#### Given task
Rewrite the lines from the one containing "0, 124, 84)?" through the end of the items, inclusive, and switch every "building window" to "glass window" while keeping everything else the same.

>> begin Stored rows

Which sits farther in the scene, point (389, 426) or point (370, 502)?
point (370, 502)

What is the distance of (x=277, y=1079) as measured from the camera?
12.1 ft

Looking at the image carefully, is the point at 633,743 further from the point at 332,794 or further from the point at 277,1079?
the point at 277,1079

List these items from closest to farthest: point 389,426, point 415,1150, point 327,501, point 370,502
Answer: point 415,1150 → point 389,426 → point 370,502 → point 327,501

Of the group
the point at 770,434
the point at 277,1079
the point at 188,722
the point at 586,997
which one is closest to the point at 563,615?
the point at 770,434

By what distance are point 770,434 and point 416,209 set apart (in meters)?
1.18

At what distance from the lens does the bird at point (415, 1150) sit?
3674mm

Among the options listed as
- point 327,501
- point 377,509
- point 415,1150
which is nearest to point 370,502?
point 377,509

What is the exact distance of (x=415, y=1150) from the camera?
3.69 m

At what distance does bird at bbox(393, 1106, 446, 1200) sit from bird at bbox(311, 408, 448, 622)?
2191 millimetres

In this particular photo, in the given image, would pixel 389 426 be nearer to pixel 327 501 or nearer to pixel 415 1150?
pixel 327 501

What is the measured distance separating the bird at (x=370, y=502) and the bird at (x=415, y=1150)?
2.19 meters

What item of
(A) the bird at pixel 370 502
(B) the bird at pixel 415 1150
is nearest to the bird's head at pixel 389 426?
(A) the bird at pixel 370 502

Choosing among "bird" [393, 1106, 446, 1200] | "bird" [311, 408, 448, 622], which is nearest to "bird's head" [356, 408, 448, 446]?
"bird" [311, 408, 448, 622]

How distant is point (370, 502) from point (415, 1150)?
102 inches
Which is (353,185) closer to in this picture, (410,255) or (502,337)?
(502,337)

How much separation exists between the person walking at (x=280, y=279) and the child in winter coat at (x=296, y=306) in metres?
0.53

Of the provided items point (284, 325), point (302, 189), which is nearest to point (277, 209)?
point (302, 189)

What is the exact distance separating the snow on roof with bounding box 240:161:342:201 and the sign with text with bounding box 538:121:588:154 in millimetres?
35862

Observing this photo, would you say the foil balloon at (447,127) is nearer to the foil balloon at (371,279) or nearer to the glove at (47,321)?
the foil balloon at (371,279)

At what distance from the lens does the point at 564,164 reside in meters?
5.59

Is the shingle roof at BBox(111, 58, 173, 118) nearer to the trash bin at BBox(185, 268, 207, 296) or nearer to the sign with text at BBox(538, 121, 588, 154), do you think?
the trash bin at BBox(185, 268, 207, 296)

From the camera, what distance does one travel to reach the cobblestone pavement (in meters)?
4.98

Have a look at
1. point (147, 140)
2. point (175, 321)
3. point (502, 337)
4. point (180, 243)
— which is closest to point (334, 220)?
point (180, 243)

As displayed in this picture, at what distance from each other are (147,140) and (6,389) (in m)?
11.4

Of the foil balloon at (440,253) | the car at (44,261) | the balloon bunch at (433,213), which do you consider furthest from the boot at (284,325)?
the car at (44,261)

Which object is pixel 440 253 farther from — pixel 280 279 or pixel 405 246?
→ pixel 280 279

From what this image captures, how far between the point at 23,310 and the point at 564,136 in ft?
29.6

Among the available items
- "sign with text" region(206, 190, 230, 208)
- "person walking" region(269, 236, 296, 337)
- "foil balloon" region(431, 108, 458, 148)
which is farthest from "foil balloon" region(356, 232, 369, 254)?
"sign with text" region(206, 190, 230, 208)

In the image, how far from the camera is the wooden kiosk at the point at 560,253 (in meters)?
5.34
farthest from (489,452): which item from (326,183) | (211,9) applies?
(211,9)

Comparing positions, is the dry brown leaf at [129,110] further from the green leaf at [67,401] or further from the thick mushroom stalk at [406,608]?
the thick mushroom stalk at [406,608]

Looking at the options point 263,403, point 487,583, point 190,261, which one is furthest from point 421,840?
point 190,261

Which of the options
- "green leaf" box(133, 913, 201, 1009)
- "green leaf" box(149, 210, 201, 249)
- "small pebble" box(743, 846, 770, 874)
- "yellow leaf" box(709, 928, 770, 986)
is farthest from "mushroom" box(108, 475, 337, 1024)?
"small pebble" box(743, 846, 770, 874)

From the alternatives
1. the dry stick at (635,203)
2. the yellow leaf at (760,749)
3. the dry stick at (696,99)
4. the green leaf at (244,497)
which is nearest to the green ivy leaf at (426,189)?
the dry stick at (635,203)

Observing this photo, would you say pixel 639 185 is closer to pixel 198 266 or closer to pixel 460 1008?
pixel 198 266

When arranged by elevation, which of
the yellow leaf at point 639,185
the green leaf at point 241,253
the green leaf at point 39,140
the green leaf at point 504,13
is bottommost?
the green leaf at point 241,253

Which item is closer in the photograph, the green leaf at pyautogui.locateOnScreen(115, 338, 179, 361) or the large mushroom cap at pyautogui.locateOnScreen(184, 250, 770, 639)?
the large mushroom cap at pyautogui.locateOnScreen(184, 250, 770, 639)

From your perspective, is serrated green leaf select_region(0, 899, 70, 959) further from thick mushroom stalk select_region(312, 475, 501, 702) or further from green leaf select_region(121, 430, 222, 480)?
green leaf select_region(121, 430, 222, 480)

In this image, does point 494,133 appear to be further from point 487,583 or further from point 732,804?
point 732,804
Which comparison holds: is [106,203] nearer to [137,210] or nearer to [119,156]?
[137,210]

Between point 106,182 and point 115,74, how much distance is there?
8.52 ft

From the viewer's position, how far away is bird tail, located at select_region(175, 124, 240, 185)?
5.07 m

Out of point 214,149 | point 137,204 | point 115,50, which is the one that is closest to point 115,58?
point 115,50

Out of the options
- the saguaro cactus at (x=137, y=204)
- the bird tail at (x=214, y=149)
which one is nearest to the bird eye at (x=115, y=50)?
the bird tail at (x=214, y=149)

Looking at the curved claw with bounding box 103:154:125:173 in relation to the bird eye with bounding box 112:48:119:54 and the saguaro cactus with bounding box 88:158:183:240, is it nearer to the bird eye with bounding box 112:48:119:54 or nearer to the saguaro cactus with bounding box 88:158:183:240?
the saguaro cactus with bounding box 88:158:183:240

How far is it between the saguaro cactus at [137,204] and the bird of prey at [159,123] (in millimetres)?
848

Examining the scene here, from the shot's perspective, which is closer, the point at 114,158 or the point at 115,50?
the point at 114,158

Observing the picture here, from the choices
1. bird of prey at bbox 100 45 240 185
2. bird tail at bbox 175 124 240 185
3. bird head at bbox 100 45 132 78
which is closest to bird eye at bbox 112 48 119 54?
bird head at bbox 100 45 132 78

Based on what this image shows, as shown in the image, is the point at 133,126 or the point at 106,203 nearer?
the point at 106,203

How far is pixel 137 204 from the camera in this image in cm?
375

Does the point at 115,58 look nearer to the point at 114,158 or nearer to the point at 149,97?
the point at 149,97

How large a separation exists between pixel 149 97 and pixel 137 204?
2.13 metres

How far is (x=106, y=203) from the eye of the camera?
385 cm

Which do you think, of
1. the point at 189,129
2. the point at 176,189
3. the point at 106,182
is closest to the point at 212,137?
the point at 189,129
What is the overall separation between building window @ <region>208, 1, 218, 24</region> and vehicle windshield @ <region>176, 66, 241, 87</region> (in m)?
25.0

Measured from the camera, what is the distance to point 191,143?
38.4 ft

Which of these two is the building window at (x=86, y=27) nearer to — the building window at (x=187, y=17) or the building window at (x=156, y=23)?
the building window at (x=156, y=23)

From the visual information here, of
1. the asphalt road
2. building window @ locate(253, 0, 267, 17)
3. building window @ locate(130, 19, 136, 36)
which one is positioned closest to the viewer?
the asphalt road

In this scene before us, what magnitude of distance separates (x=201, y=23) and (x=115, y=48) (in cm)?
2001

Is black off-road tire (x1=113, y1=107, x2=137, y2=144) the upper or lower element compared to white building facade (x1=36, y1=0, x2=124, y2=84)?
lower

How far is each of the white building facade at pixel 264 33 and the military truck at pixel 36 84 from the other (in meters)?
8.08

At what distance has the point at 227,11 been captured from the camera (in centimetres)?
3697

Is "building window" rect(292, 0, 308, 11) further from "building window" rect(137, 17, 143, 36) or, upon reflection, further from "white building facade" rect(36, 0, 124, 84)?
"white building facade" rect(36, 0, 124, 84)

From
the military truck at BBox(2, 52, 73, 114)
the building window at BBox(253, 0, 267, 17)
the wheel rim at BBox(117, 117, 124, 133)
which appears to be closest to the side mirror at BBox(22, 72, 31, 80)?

>> end Stored rows

#### Written solution
Is "glass window" rect(292, 0, 308, 11) further from "glass window" rect(137, 17, 143, 36) or, upon reflection, further from "white building facade" rect(36, 0, 124, 84)?
"white building facade" rect(36, 0, 124, 84)

From
the military truck at BBox(2, 52, 73, 114)
the glass window at BBox(253, 0, 267, 17)
the wheel rim at BBox(117, 117, 124, 133)
which appears to be closest to the side mirror at BBox(22, 72, 31, 80)?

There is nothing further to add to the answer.